Sporting KC got sucked into Real Salt Lake’s style on Sunday. SKC earned the top seed in the West through controlled, systematic dominance of the ball. But on Sunday, they succumbed to RSL’s open, frenetic (street) style.
We can use Ilie’s distribution as an example. When Ilie usually gets on the ball, he makes quick, short passes to establish Sporting’s control of possession. We can see it in his pass chart against LAFC on Decision Day presented by AT&T, on the left. Against RSL, though, he often took an extra second on the ball to try to play a more complicated pass, shown on the right.

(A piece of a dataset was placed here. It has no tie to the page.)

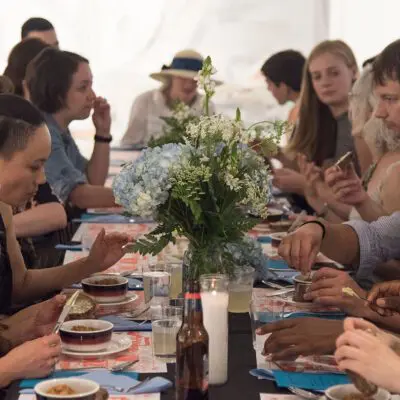 Liliana-dinner-party19web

It’s not just the the increased occurrence of the red misplaced passes that matter; it’s the general length of the misplaced passes. It’s not Ilie’s role to play those balls. But he, as did most of his teammates, got frazzled by the type of game that RSL play and reverted to RSL’s “go for it” way of thinking.
The winner next Sunday will be determined by the style of the game. SKC are the better team overall, but RSL are the better team if the game gets open and chaotic; it’ll be up to SKC to make sure they don’t fall into that trap.
“Let's do it.”
This is how RSL have been living these last few weeks. It seems like their season is about to come to an end, but it’s just another day at the office for them. They had an uphill battle to make it into the postseason on Decision Day; then they had an uphill battle at LAFC; now they have it again at Kansas City in Leg 2. It’s just the life they live at this point. Improbable result? No problem.
Also, I loved Mike Petke’s postgame comments about the Nick Rimando gaffe that led to SKC’s equalizer: “I don’t think Nicky’s clearances or distribution was slow. I think what Nick was doing, because he’s a seasoned veteran, is he knows he can wait that extra second and something opens up and he can play that ball.” He didn’t just deflect blame from his player, he actually built him up. Well, the only reason he got into that situation is because he’s so good! That was awesome.